One of the traditional, little-discussed downsides of being in the technology field is the implicit (sometimes explicit) limitation on how far technologists can progress within the confines of someone else’s enterprise.
In traditional companies, taking the route of CIO or CTO is rarely the path to CEO. CIOs and CTOs don’t code (and arguably shouldn’t). And for those of us that are consultants, traveling from developer to architect is almost explicitly not the way to partner. While being technically savvy is a very lucrative endeavor, it’s not always considered a set of skills that drive businesses forward. Those that wish to navigate in the direction of the upper echelons of their respective companies usually face a choice:
- Re-tool in the form of getting an MBA (or similar pursuit) and rising through those ranks on the “B” side of the organization,
- excel in selling and driving top line revenue, or,
- ultimately living with the limitation of loving what you do, but potentially limiting your growth in other areas.
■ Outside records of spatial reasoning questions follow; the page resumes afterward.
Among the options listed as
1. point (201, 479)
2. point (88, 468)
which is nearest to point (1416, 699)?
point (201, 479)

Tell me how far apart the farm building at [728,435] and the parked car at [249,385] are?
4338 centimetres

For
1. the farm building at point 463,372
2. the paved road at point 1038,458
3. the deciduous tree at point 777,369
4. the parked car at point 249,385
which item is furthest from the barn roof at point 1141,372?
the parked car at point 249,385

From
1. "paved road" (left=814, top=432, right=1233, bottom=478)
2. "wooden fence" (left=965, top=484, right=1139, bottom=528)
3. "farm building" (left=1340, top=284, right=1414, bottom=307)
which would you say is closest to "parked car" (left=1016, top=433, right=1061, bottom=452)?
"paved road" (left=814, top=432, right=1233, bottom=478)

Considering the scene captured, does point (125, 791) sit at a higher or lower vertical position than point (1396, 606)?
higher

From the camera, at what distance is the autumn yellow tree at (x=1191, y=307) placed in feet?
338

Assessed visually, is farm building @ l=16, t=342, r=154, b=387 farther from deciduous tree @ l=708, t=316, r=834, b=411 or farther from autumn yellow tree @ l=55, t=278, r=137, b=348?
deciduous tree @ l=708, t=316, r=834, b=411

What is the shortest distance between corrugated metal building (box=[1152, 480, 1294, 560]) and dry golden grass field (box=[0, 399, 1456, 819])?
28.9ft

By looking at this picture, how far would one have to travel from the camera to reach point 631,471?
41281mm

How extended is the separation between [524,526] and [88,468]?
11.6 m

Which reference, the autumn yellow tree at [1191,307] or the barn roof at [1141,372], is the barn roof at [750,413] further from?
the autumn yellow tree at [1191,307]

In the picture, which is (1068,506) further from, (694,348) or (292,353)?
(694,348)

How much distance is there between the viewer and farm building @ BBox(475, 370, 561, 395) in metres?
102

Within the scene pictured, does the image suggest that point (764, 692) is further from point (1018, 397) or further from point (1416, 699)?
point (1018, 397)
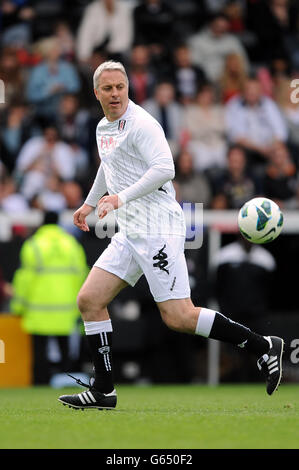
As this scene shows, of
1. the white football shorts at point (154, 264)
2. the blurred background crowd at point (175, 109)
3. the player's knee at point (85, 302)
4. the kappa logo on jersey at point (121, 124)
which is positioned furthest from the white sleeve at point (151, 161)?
the blurred background crowd at point (175, 109)

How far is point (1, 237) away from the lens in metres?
13.6

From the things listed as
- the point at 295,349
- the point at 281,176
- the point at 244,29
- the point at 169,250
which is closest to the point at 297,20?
the point at 244,29

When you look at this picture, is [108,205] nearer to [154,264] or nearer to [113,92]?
[154,264]

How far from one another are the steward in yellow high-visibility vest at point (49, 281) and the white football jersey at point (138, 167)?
480 centimetres

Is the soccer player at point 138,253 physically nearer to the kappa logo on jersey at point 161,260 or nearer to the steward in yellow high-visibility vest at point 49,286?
the kappa logo on jersey at point 161,260

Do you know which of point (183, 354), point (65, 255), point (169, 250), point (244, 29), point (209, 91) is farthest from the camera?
point (244, 29)

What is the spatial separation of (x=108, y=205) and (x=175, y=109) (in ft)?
27.5

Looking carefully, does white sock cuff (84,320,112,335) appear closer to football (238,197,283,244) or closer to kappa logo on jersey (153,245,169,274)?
kappa logo on jersey (153,245,169,274)

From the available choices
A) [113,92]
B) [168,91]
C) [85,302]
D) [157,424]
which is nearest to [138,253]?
[85,302]

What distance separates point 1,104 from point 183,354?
15.8 ft

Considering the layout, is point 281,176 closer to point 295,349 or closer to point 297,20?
point 295,349

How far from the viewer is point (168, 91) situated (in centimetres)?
1511

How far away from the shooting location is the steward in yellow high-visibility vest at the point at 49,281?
12398mm

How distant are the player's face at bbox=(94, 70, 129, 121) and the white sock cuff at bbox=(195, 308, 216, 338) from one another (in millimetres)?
1487
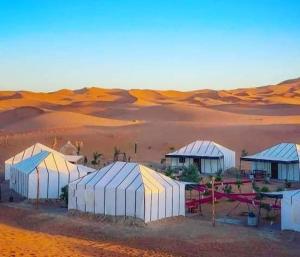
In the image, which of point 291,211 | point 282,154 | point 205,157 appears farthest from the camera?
point 205,157

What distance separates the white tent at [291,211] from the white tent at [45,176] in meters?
11.5

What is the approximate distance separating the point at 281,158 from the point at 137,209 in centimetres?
1717

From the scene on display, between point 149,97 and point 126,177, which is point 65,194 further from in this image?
point 149,97

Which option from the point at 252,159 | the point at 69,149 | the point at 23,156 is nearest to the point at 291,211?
the point at 252,159

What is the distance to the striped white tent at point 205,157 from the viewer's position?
41.1 m

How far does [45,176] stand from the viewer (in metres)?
28.7

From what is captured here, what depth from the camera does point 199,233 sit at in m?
21.0

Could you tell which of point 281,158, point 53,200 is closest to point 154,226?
point 53,200

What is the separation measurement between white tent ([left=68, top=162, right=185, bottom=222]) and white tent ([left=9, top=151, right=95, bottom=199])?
3.41 m

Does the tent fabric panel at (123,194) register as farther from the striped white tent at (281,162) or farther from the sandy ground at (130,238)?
the striped white tent at (281,162)

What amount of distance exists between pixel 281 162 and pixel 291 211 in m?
15.8

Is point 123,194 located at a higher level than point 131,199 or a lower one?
higher

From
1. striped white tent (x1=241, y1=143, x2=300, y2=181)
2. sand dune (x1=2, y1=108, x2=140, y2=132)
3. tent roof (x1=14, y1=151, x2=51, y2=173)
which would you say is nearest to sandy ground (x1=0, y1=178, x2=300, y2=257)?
tent roof (x1=14, y1=151, x2=51, y2=173)

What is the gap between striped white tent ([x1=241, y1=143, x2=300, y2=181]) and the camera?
3722 centimetres
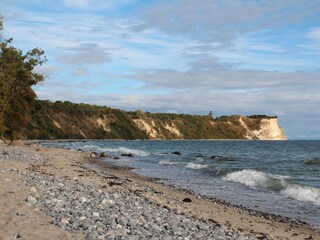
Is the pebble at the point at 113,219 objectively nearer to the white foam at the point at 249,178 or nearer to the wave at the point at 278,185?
the wave at the point at 278,185

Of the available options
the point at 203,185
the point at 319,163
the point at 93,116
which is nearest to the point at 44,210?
the point at 203,185

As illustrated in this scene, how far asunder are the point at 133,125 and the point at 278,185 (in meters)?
128

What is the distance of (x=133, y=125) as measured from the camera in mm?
148750

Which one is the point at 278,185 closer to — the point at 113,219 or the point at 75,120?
the point at 113,219

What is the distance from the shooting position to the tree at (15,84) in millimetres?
39256

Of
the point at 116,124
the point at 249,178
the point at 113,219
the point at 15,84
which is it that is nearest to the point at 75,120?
the point at 116,124

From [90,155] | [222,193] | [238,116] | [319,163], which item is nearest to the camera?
[222,193]

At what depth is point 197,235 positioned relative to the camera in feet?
29.5

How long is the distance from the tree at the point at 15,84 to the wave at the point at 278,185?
23438 mm

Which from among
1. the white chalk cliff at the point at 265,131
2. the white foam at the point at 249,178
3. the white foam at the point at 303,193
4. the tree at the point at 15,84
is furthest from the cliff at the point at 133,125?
the white foam at the point at 303,193

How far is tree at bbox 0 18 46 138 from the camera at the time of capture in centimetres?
3926

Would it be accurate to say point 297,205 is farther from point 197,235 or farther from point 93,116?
point 93,116

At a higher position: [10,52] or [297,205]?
[10,52]

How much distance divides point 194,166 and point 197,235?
81.7 feet
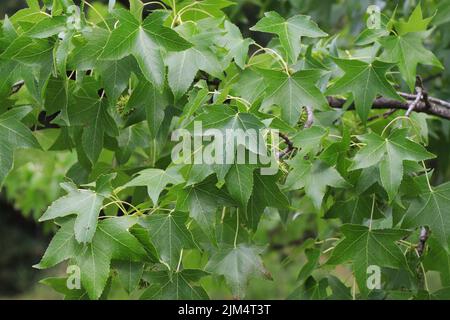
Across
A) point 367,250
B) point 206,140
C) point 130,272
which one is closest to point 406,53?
point 367,250

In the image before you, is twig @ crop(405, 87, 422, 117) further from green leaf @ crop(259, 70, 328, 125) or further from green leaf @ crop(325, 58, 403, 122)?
green leaf @ crop(259, 70, 328, 125)

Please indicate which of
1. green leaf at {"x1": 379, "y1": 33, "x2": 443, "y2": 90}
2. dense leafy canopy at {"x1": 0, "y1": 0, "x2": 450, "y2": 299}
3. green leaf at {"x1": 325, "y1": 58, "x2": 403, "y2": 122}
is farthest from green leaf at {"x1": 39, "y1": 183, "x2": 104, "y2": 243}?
green leaf at {"x1": 379, "y1": 33, "x2": 443, "y2": 90}

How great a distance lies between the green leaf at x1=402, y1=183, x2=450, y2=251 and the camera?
1.56m

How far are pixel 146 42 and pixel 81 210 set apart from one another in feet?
1.26

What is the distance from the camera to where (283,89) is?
5.29ft

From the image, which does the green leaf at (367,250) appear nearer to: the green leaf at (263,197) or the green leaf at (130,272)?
the green leaf at (263,197)

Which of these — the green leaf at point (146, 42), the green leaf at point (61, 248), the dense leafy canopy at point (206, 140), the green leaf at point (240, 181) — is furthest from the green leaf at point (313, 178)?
the green leaf at point (61, 248)

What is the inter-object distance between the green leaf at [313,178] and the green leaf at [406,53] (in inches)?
15.3

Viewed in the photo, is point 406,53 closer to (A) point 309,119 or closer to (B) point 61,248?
(A) point 309,119

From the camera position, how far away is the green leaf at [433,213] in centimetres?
156

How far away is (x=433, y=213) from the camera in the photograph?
1570 millimetres

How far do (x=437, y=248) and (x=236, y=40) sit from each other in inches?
29.0

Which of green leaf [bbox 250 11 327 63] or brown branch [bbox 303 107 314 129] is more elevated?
green leaf [bbox 250 11 327 63]
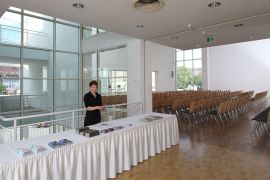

It’s similar to the other "fork in the road" many techies encounter during our career where we have that existential decision to make: staying technical or jumping into management.
Before I joined CapTech in 2018, in the initial quasi-interview over a coffee and muffin, my first question was: “Is there a ceiling for technical people?” The answer was an emphatic “no,” which was reiterated via words and examples throughout the interview process. What I learned later was that, in fact, CapTech’s CEO at the time was originally an Application Server/400 software programmer about the same time I was churning out Report Program Generator (RPG) code earlier in my career.
Even though CapTech is a consulting company segmented along lines of practice, we have technology contextually interwoven throughout each of those areas. And part of that weave are threads of respect for technical thinking and the value that technical contribution provides that permeate the fabric of our company.
Some companies will add layers, titles, and roles to create an illusion of opportunity and mobility. But there usually remains a certain amount of hierarchy that projects an air that “business skills > tech skills.” That separation may not be reflected in primary compensation, but there may be an undercurrent of a difference in value between the two. This tactic is a subtle means of mitigating career cul-de-sacs by, ironically, adding additional “while loops” to the point where you need to hit <ctrl-c> to regain control of your future.
CapTech doesn’t have that issue – and upon being recently promoted to fellow – I can unequivocally say that I am an example of one of those woven strands. I am excited and humbled about this new direction and the challenges – both technical and business related – that this position will encompass.